According to the organisation’s mission, all the conditions for voting were created for the country’s citizens. The observers also noted the process was organised at a very high technical level.
“During visits to the polling stations no violations were detected. For this reason, we believe that the election was conducted objectively and openly, transparently and in a democratic manner,” said Ipek.
The director of the Institute of CIS and Eastern Europe countries, the President of the International Centre for the Study of Electoral Systems Alexander Tzinker from Israel noted the work of Centres for Services for Population (mainly known in Kazakhstan under their Russian acronym – TSONs) during the election.
“I would like to note TSONs. It is a great advantage because they allowed your citizens to quickly solve problems in those cases when a person does not appear on the registered voters list at a particular polling station. In other countries in cases like this people should go to courts, sometimes they are able to vote only on the second day. It is not so difficult procedure, but sometimes people are not willing to go through bureaucratic delays and they decide not to vote this time. And TSONs services helped to save votes,” said Tzinker.

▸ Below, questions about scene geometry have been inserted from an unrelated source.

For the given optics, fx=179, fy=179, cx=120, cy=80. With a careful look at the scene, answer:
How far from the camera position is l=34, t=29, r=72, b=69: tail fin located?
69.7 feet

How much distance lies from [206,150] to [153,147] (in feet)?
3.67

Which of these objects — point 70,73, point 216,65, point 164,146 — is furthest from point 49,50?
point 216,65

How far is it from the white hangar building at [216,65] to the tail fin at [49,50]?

Several Kazakh public associations have already made their reports.
Echo, a non-governmental organisation, stated the election was held according to Kazakh legislation and declared authorities ensured suffrage.
“An analysis of the results of the elections to the legislative bodies in 2012 and 2016 shows positive dynamics in the improvement of regulatory and legal framework, procedure and organisation of the elections,” stated its report.
The Youth Informational Service of Kazakhstan (League of Young Voters) detected several infringements, but recognised the election as valid.
“During the observation a positive trend was revealed, such as the perception of local observers by election commissions. The number of violations of their rights was substantially smaller as compared with the results in 2012. Also, technical equipment areas were improved: video surveillance was working in many areas, and comprehensive information on the electoral procedures was available as well,” according to its report.